O representante regional do escritório da ONU para direitos humanos, Amerigo Incalcaterra, acredita que os fatos estabelecidos pela Comissão da Verdade devem ser a base para lidar com os processos de reconciliação e afirma que apesar de não ser fácil, “é uma obrigação indiscutível do Estado”.

Representante Regional para América do Sul do Alto Comissariado das Nações Unidas para os Direitos Humanos (ACNUDH), Amerigo Incalcaterra, afirmou, nesta quarta-feira (17), que  “As leis de anistia, especialmente em casos de graves violações de direitos humanos, são claramente incompatíveis com o direito internacional dos direitos humanos e devem ser rejeitadas expressamente. E sua aplicação não deve ser deixada ao critério de um juiz ou tribunal”.

A afirmação faz parte de uma declaração na qual Incalcaterra expressa a opinião do órgão da ONU responsável pelos direitos humanos no mundo sobre a divulgação, na quarta-feira, dia 10 de dezembro, do Relatório Final da Comissão Nacional da Verdade.
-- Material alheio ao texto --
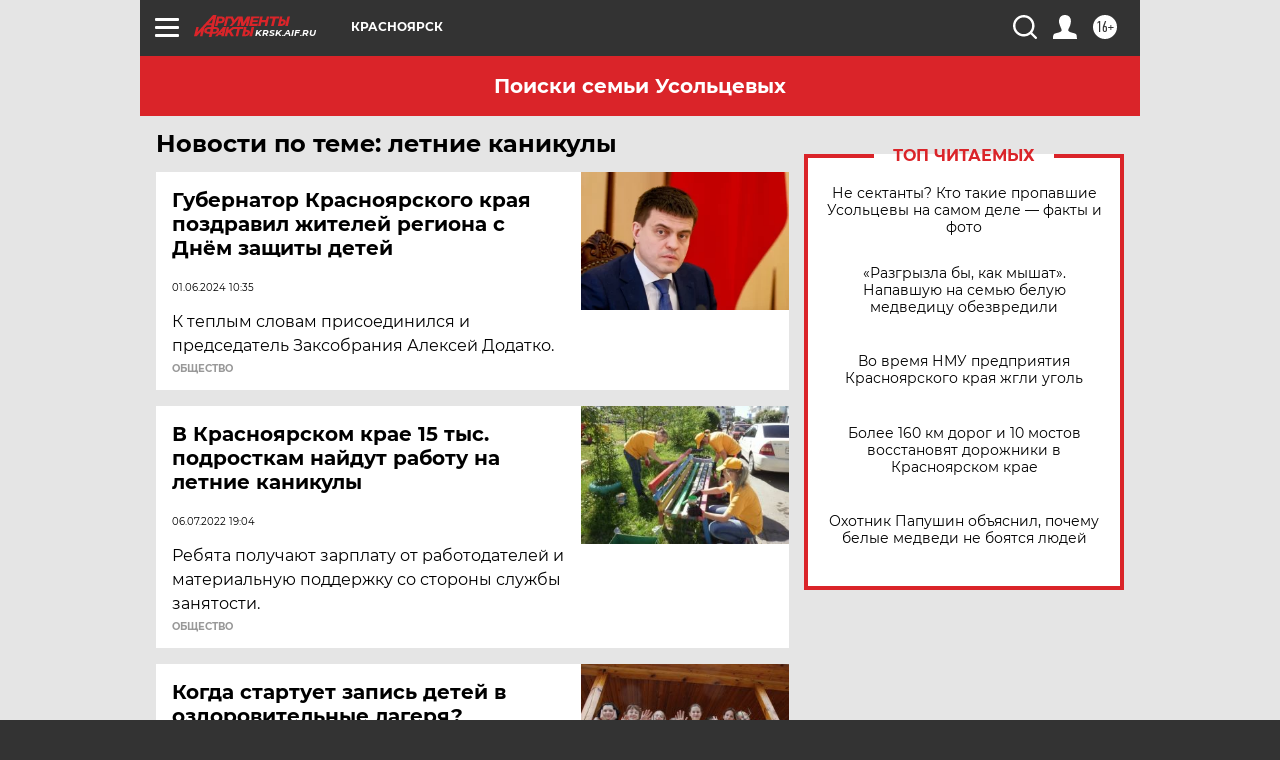

--- FILE ---
content_type: text/html
request_url: https://tns-counter.ru/nc01a**R%3Eundefined*aif_ru/ru/UTF-8/tmsec=aif_ru/409027820***
body_size: -72
content:
5B5D750D6971D3FCX1769067516:5B5D750D6971D3FCX1769067516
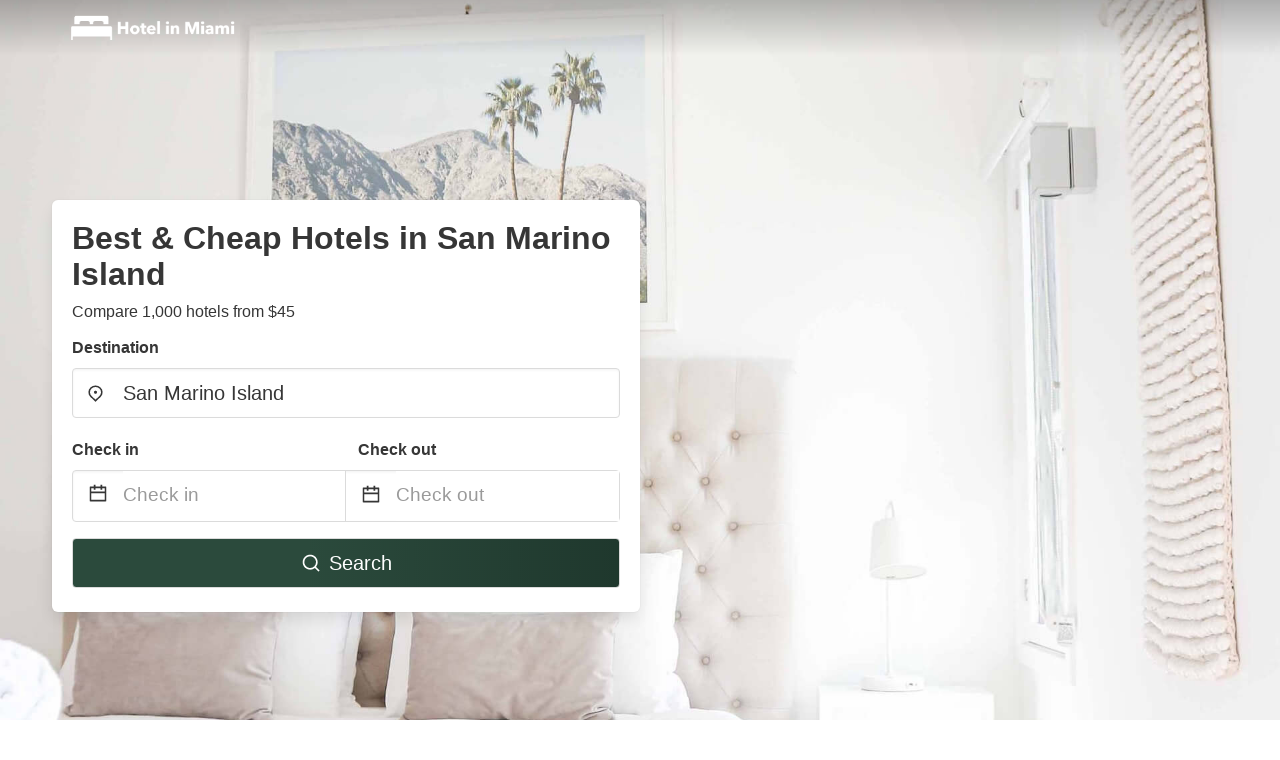

--- FILE ---
content_type: application/javascript
request_url: https://www.hotels-in-miami.com/_next/static/CUjYuLLiAvmBqJmGQ4MVQ/_buildManifest.js
body_size: 600
content:
self.__BUILD_MANIFEST = {"/[mc-slug]":["static\u002Fchunks\u002F62cf2826.4db01173ba49bdcd0676.js","static\u002Fchunks\u002Fa29ae703.1f4aba1e12321f56e7f1.js","static\u002Fchunks\u002F4c744e84.30dcdc950a365763ac65.js","static\u002Fchunks\u002Fc8eae200.8e6749ae539e1e2c5ab1.js","static\u002Fchunks\u002Ffe31f82c.1d4d7c27e449e33f54b1.js","static\u002Fchunks\u002F29107295.ae8513df729d18f6a62a.js","static\u002Fchunks\u002Fpages\u002F[mc-slug]-9f3ede971ed729dff9e0.js"],"/_error":["static\u002Fchunks\u002Fpages\u002F_error-49e39b2835ac93e5fc80.js"]};self.__BUILD_MANIFEST_CB && self.__BUILD_MANIFEST_CB()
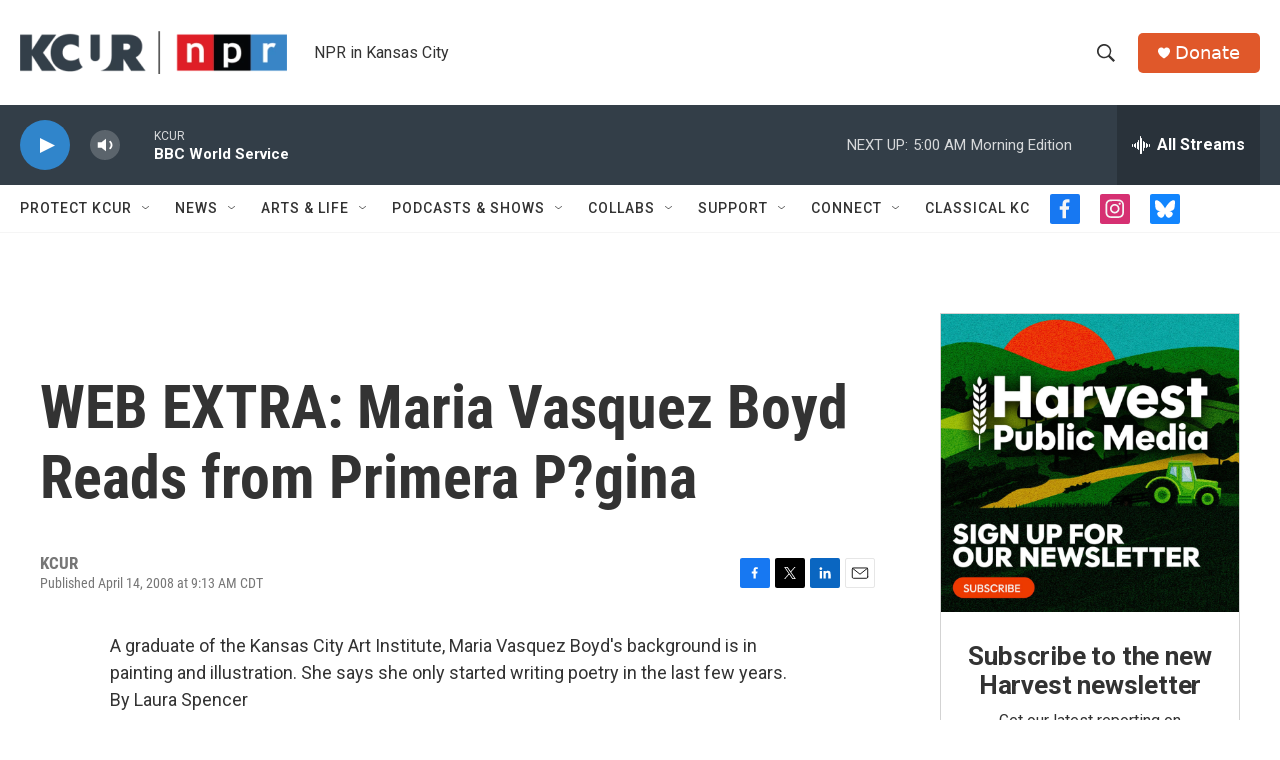

--- FILE ---
content_type: text/html; charset=utf-8
request_url: https://www.google.com/recaptcha/api2/aframe
body_size: 268
content:
<!DOCTYPE HTML><html><head><meta http-equiv="content-type" content="text/html; charset=UTF-8"></head><body><script nonce="fDs8EH1dAYZz8WeE_JILnA">/** Anti-fraud and anti-abuse applications only. See google.com/recaptcha */ try{var clients={'sodar':'https://pagead2.googlesyndication.com/pagead/sodar?'};window.addEventListener("message",function(a){try{if(a.source===window.parent){var b=JSON.parse(a.data);var c=clients[b['id']];if(c){var d=document.createElement('img');d.src=c+b['params']+'&rc='+(localStorage.getItem("rc::a")?sessionStorage.getItem("rc::b"):"");window.document.body.appendChild(d);sessionStorage.setItem("rc::e",parseInt(sessionStorage.getItem("rc::e")||0)+1);localStorage.setItem("rc::h",'1768473249601');}}}catch(b){}});window.parent.postMessage("_grecaptcha_ready", "*");}catch(b){}</script></body></html>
O representante regional diz, também, que “a apresentação pública do relatório final da Comissão Nacional da Verdade marcou um momento de definição na história do Brasil e constituiu um passo decisivo para atingir a verdade, justiça e reparação para as vítimas de graves e sistemáticas violações de direitos humanos cometidas entre 1946 e 1985, incluindo a ditadura militar de 1964-1985″ e parabeniza o Estado e a sociedade brasileira pelo relatório.

“Os fatos estabelecidos pela Comissão da Verdade deveriam servir como base para lidar com os processos de reconciliação, além de assegurar a prestação de contas. Isto não é tarefa fácil e representa um desafio sério para o judiciário, mas é uma obrigação indiscutível do Estado’, lembra Incalcaterra.

O representante regional do ACNUDH diz, em sua declaração, que a entidade recomendou ao Estado brasileiro a criação de um órgão permanente para continuar o trabalho da Comissão, para continuar procurando a verdade dos fatos e implementar suas recomendações.